With the pictures left out, copy the listing below exactly.
BEGIN Exercise materials
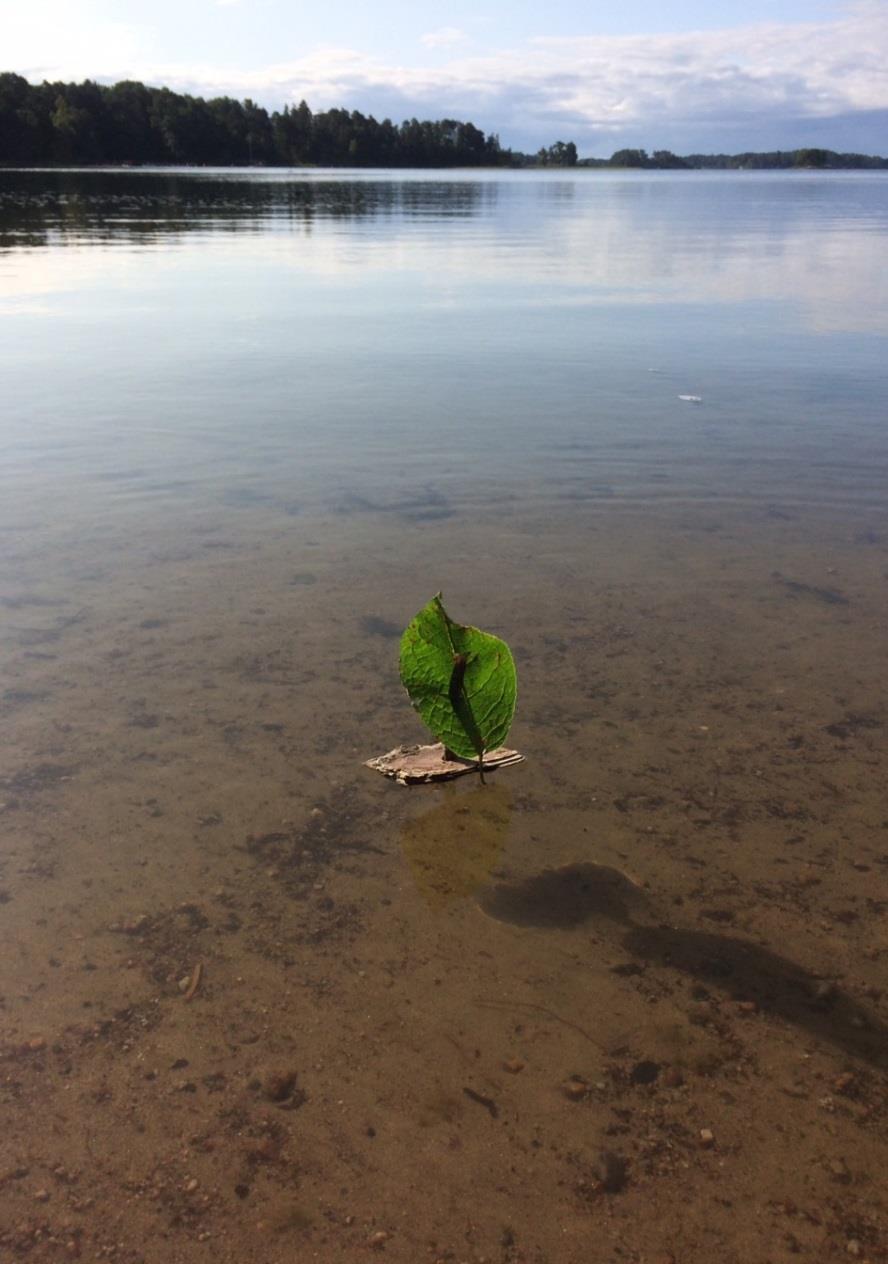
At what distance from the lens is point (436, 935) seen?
2445mm

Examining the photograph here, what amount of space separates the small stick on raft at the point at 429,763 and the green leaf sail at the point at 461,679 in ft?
0.16

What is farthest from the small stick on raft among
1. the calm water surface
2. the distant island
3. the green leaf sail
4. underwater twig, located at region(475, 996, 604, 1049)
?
the distant island

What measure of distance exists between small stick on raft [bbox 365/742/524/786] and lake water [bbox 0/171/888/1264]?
61 millimetres

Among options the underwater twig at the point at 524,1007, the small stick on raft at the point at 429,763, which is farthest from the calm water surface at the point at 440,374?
the underwater twig at the point at 524,1007

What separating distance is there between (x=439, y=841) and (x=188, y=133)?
4691 inches

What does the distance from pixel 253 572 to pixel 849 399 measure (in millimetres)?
5554

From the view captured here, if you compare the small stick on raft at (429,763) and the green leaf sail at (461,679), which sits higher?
the green leaf sail at (461,679)

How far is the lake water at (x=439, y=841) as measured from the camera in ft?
6.13

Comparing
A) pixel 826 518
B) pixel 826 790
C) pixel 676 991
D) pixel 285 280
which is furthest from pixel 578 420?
pixel 285 280

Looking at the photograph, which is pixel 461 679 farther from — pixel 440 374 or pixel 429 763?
pixel 440 374

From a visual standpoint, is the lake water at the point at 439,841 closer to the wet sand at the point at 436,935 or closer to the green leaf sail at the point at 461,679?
the wet sand at the point at 436,935

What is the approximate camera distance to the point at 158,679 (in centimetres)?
356

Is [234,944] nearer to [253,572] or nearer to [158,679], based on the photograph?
[158,679]

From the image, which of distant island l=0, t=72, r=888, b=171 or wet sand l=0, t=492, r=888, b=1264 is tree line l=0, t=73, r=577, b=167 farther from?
wet sand l=0, t=492, r=888, b=1264
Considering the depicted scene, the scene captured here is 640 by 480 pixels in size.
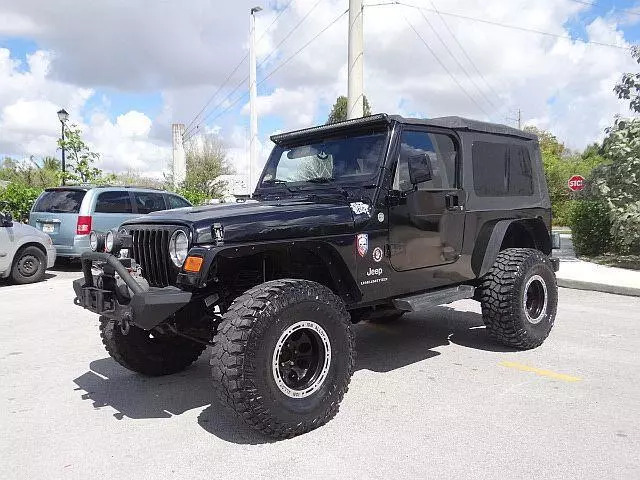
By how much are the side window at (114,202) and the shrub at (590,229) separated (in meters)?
10.4

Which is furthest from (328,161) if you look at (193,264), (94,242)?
(94,242)

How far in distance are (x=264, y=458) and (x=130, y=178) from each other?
42.3m

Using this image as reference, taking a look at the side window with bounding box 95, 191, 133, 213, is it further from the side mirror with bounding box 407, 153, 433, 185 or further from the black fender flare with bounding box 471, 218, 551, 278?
the side mirror with bounding box 407, 153, 433, 185

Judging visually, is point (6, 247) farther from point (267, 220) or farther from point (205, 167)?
point (205, 167)

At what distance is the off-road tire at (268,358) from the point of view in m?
3.37

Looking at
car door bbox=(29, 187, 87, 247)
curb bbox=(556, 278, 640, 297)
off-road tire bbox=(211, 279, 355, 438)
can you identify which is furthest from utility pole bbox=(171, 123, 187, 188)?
off-road tire bbox=(211, 279, 355, 438)

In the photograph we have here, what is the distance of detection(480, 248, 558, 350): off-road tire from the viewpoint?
208 inches

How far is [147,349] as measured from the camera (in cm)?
468

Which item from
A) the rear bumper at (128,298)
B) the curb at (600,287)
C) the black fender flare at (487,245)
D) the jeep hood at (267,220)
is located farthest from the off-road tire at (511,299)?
the curb at (600,287)

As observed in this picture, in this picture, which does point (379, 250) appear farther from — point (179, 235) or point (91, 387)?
point (91, 387)

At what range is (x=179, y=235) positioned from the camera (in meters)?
3.68

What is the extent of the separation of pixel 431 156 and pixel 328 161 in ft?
2.98

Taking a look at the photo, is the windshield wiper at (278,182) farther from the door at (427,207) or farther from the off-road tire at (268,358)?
the off-road tire at (268,358)

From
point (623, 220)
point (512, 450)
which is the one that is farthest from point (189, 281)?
point (623, 220)
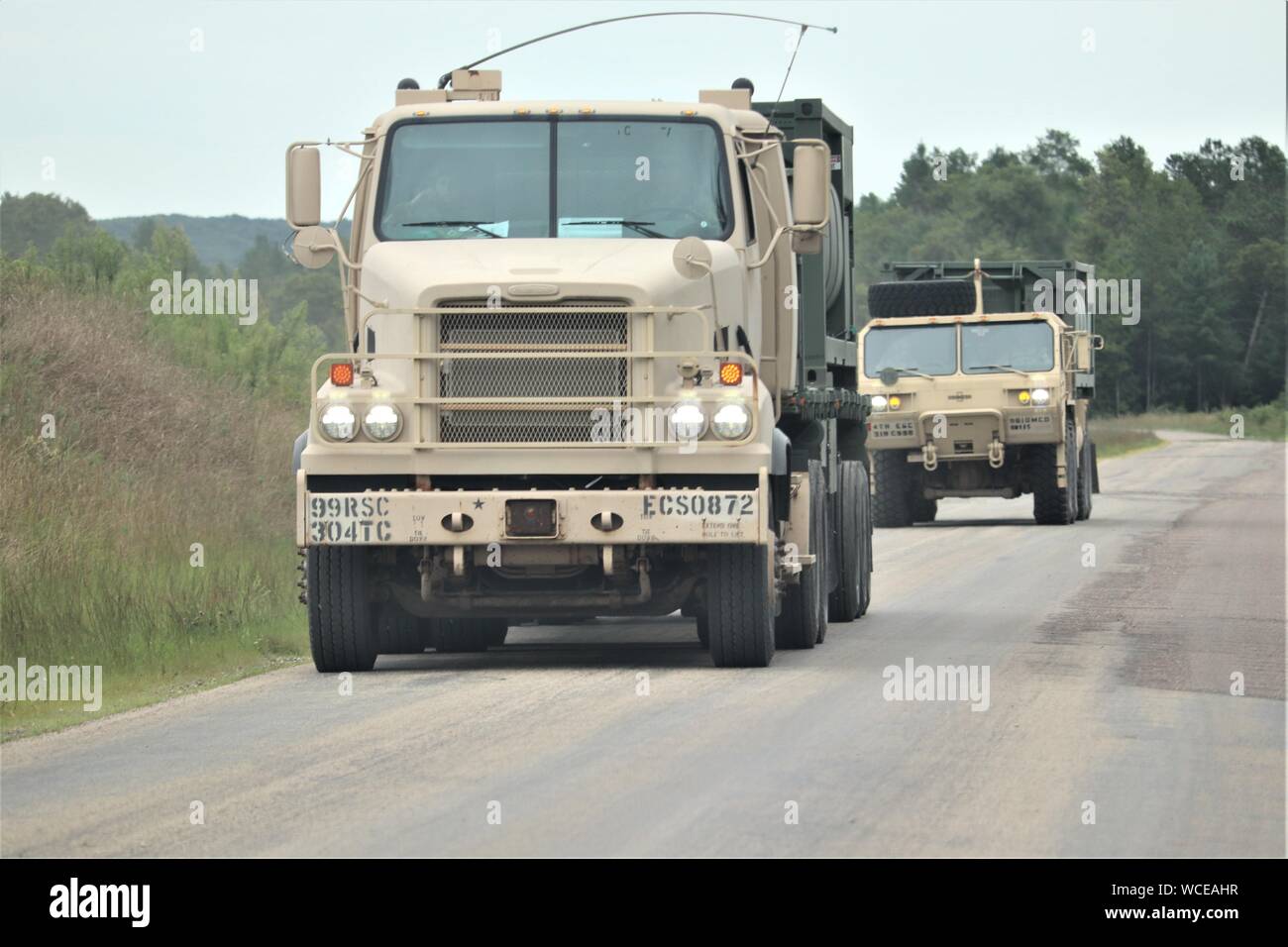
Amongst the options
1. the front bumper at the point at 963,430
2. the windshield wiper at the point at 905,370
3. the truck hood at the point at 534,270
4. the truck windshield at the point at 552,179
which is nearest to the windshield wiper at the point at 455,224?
the truck windshield at the point at 552,179

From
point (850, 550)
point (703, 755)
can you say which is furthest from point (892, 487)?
point (703, 755)

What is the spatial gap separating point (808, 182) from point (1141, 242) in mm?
122966

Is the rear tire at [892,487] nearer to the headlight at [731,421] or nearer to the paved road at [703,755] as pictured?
Result: the paved road at [703,755]

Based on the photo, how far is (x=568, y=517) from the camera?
37.1 feet

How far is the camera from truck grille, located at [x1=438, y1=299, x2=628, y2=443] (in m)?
11.6

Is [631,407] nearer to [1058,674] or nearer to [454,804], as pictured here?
[1058,674]

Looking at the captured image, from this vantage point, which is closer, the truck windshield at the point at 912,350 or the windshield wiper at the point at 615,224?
the windshield wiper at the point at 615,224

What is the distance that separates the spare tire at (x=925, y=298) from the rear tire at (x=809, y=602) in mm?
15168

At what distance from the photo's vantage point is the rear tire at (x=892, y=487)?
2911cm

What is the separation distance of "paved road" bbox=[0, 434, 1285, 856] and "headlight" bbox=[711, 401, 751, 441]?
1.30 m
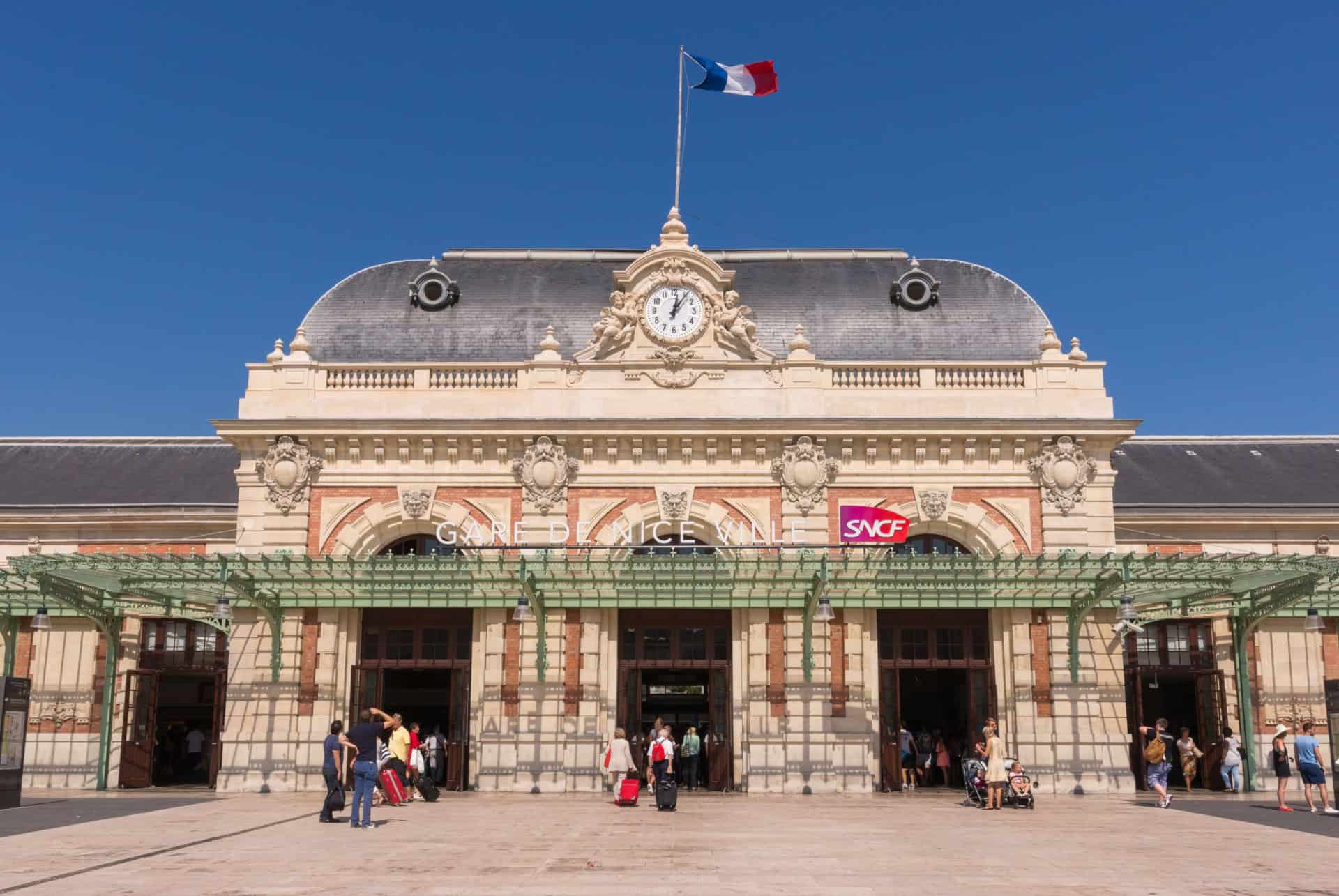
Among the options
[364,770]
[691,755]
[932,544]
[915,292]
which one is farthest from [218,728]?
[915,292]

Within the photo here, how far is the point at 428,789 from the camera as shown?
22500mm

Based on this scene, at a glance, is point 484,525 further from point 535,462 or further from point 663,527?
point 663,527

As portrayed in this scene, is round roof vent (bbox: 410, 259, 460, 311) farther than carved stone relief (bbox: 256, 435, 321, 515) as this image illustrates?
Yes

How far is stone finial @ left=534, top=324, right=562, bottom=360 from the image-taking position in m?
27.0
END Exercise materials
Task response -
At what distance from the lens is point (436, 935) seen?
2445mm

Examining the photograph here, what amount of space separates the small stick on raft at the point at 429,763 and the green leaf sail at the point at 461,679 in ft?
0.16

What is farthest from the small stick on raft among
1. the calm water surface
2. the distant island
3. the green leaf sail
4. underwater twig, located at region(475, 996, 604, 1049)
?
the distant island

What measure of distance exists between small stick on raft [bbox 365/742/524/786] and lake water [bbox 0/171/888/1264]?
61 millimetres

Among options the underwater twig at the point at 524,1007, the small stick on raft at the point at 429,763, which is farthest from the calm water surface at the point at 440,374?
the underwater twig at the point at 524,1007

What separating distance is there between (x=439, y=841) and (x=188, y=133)?
4691 inches

What does the distance from pixel 253 572 to pixel 849 399 measure (in millimetres)?
5554

From the view captured here, if you compare the small stick on raft at (429,763) and the green leaf sail at (461,679), which sits higher?
the green leaf sail at (461,679)

How far is the lake water at (x=439, y=841) as measured from the camera in ft?
6.13

Comparing
A) pixel 826 518
B) pixel 826 790
C) pixel 676 991
D) pixel 285 280
which is furthest from pixel 578 420?
pixel 285 280

Looking at the photograph, which is pixel 461 679 farther from — pixel 440 374 or pixel 429 763?
pixel 440 374

From a visual standpoint, is the lake water at the point at 439,841 closer to the wet sand at the point at 436,935 or closer to the green leaf sail at the point at 461,679?
the wet sand at the point at 436,935

What is the approximate camera distance to the point at 158,679 (in centimetres)?
356

Is [234,944] nearer to [253,572] or nearer to [158,679], based on the photograph?
[158,679]

From the image, which of distant island l=0, t=72, r=888, b=171 or wet sand l=0, t=492, r=888, b=1264 is tree line l=0, t=73, r=577, b=167 farther from?
wet sand l=0, t=492, r=888, b=1264
Considering the depicted scene, the scene captured here is 640 by 480 pixels in size.
By how much are the side window at (114,202) and the shrub at (590,229) separated (in meters)?
10.4

Which is furthest from (328,161) if you look at (193,264), (94,242)?
(94,242)

How far in distance are (x=264, y=458) and (x=130, y=178) from each other?
42.3m

Using this image as reference, taking a look at the side window with bounding box 95, 191, 133, 213, is it further from the side mirror with bounding box 407, 153, 433, 185 or further from the black fender flare with bounding box 471, 218, 551, 278?
the side mirror with bounding box 407, 153, 433, 185

Judging visually, is point (6, 247) farther from point (267, 220) or farther from point (205, 167)?
point (205, 167)

At what distance is the off-road tire at (268,358) from the point of view in m?
3.37

Looking at
car door bbox=(29, 187, 87, 247)
curb bbox=(556, 278, 640, 297)
off-road tire bbox=(211, 279, 355, 438)
can you identify which is furthest from utility pole bbox=(171, 123, 187, 188)?
off-road tire bbox=(211, 279, 355, 438)

In the photograph we have here, what is the distance of detection(480, 248, 558, 350): off-road tire from the viewpoint?
208 inches

How far is [147,349] as measured from the camera (in cm)?
468

Which item from
A) the rear bumper at (128,298)
B) the curb at (600,287)
C) the black fender flare at (487,245)
D) the jeep hood at (267,220)
is located farthest from the off-road tire at (511,299)?
the curb at (600,287)

As observed in this picture, in this picture, which does point (379, 250) appear farther from — point (179, 235) or point (91, 387)?
point (91, 387)

At what range is (x=179, y=235) positioned from the camera (in meters)?
3.68

What is the extent of the separation of pixel 431 156 and pixel 328 161 in ft?
2.98

Taking a look at the photo, is the windshield wiper at (278,182) farther from the door at (427,207) or farther from the off-road tire at (268,358)?
the off-road tire at (268,358)

From
point (623, 220)
point (512, 450)
which is the one that is farthest from point (189, 281)?
point (623, 220)
Amongst the options
1. the front bumper at the point at 963,430
2. the windshield wiper at the point at 905,370
3. the truck hood at the point at 534,270
4. the truck windshield at the point at 552,179
which is nearest to the windshield wiper at the point at 455,224?
the truck windshield at the point at 552,179

From
point (850, 550)
point (703, 755)
can you say which is furthest from point (892, 487)?
point (703, 755)

What is the spatial gap separating point (808, 182) from point (1141, 242) in mm?
122966

Is the rear tire at [892,487] nearer to the headlight at [731,421] or nearer to the paved road at [703,755] as pictured?
Result: the paved road at [703,755]

Based on the photo, how far is (x=568, y=517) from the camera?
37.1 feet

How far is the camera from truck grille, located at [x1=438, y1=299, x2=628, y2=443] (in m)?
11.6

Is [631,407] nearer to [1058,674] or nearer to [454,804], as pictured here?
[1058,674]

Looking at the captured image, from this vantage point, which is closer, the truck windshield at the point at 912,350 or the windshield wiper at the point at 615,224?
the windshield wiper at the point at 615,224

What is the distance that separates the spare tire at (x=925, y=298) from the rear tire at (x=809, y=602) in mm?
15168

At what distance from the photo's vantage point is the rear tire at (x=892, y=487)?
2911cm

What is the separation distance of "paved road" bbox=[0, 434, 1285, 856] and "headlight" bbox=[711, 401, 751, 441]?
1.30 m
Among the options
[364,770]
[691,755]
[932,544]
[915,292]
which one is farthest from [218,728]?
[915,292]

Within the photo here, how far is the point at 428,789 from the camera as shown?
22500mm

Based on this scene, at a glance, is point 484,525 further from point 535,462 or further from point 663,527?
point 663,527

As portrayed in this scene, is round roof vent (bbox: 410, 259, 460, 311) farther than carved stone relief (bbox: 256, 435, 321, 515) as this image illustrates?
Yes

How far is stone finial @ left=534, top=324, right=562, bottom=360 from the image-taking position in m?
27.0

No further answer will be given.